My research approach
Four main points
I’m interdisciplinary. Part sociologist and part STS (science, technology and society), I’ve worked with anthropologists, sociologists, philosophers, engineers, medical practitioners, geographers and animal scientists. The world doesn't fit into disciplines, and it demands an interdisciplinary approach.
I assume that the world is materially heterogeneous. It mixes the social, economic, material, human, ‘natural’, and technical. We need rigorous ways of thinking and studying these heterogeneous processes. That’s why I’ve worked with actor-network theory and its successor ‘material-semiotic’ projects.
I assume that the world is discursively heterogeneous. I’m fascinated and horrified by the exclusions of the social. Systems both depend on and Other, the people, collectivities and realities that fail to fit. If there’s an enemy here in addition to injustice then it is hubris. In practice I go looking for gaps, aporias, and subaltern realities and draw on postcolonial sensibilities to imagine alternative knowledge spaces.
I’m concerned with the performativity of method. Methods tend to produce – often in unanticipated and contradictory ways – the worlds they claim to be describing. This is why I’m so excited about the CRESC ‘social life of method’ SLOM theme. This gives a space to debate methods and the social.
Collaborations
Here are some of the people I've recently worked with: Kristin Asdal (Oslo), Geir Afdal (Oslo), Marianne Lien (Oslo), Wen-yuan Lin (Hsinchu, Taiwan), Annemarie Mol (Amsterdam), Ingunn Moser (Oslo), Evelyn Ruppert (Goldsmiths), Mike Savage (LSE), Vicky Singleton (Lancaster) and Karel Williams (CRESC).
# # #
**Problem to work on:** Copy the research approach text, everything from "I assume that the world is discursively" down to "alternative knowledge spaces.", substituting "arrogance" for "hubris". The material that comes next is separate from the research approach text.

**Supplied material:**
# # #
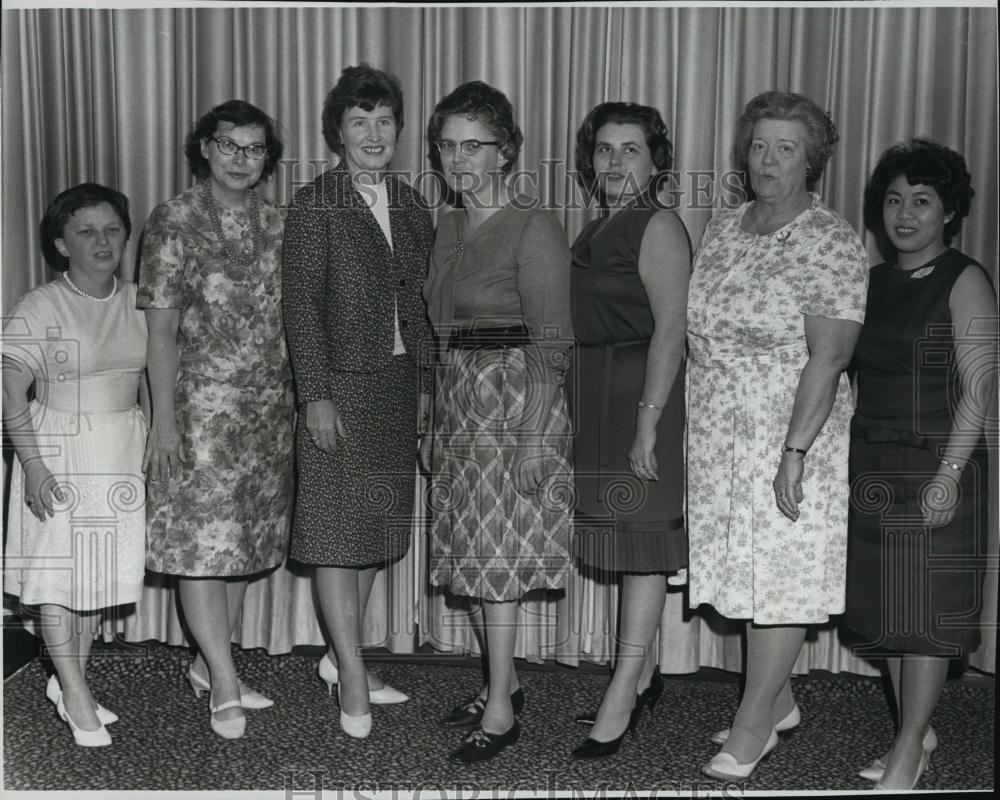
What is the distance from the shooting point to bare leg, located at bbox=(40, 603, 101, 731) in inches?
104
# # #
**Your response:**
I assume that the world is discursively heterogeneous. I’m fascinated and horrified by the exclusions of the social. Systems both depend on and Other, the people, collectivities and realities that fail to fit. If there’s an enemy here in addition to injustice then it is arrogance. In practice I go looking for gaps, aporias, and subaltern realities and draw on postcolonial sensibilities to imagine alternative knowledge spaces.